◆ Your objective
Whenever the word "synchronization" turns up in a line of the data below, copy that line.

◆ Extracted material
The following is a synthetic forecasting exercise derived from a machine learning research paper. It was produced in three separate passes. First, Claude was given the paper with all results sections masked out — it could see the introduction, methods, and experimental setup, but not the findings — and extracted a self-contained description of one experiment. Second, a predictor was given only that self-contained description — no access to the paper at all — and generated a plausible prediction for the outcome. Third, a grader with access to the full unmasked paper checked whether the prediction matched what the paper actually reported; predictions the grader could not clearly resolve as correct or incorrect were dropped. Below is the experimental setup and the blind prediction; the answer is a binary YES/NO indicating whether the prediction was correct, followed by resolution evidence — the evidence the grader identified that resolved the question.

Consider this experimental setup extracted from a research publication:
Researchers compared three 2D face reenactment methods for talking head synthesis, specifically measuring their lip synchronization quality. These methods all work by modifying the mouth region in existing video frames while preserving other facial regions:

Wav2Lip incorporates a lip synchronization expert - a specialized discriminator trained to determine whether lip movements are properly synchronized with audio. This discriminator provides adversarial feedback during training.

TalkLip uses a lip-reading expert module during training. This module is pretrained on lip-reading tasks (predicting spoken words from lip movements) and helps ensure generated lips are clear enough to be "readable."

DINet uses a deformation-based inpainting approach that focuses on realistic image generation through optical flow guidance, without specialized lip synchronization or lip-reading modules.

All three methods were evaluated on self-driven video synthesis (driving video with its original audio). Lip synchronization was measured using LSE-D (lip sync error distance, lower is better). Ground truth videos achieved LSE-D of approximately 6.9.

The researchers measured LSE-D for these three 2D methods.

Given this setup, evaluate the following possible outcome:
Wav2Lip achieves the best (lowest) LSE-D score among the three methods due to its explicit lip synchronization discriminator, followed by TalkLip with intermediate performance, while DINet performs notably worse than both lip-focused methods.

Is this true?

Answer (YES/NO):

◆ Finished exercise
Researchers compared three 2D face reenactment methods for talking head synthesis, specifically measuring their lip synchronization quality. These methods all work by modifying the mouth region in existing video frames while preserving other facial regions:
Wav2Lip incorporates a lip synchronization expert - a specialized discriminator trained to determine whether lip movements are properly synchronized with audio. This discriminator provides adversarial feedback during training.
DINet uses a deformation-based inpainting approach that focuses on realistic image generation through optical flow guidance, without specialized lip synchronization or lip-reading modules.
All three methods were evaluated on self-driven video synthesis (driving video with its original audio). Lip synchronization was measured using LSE-D (lip sync error distance, lower is better). Ground truth videos achieved LSE-D of approximately 6.9.
Wav2Lip achieves the best (lowest) LSE-D score among the three methods due to its explicit lip synchronization discriminator, followed by TalkLip with intermediate performance, while DINet performs notably worse than both lip-focused methods.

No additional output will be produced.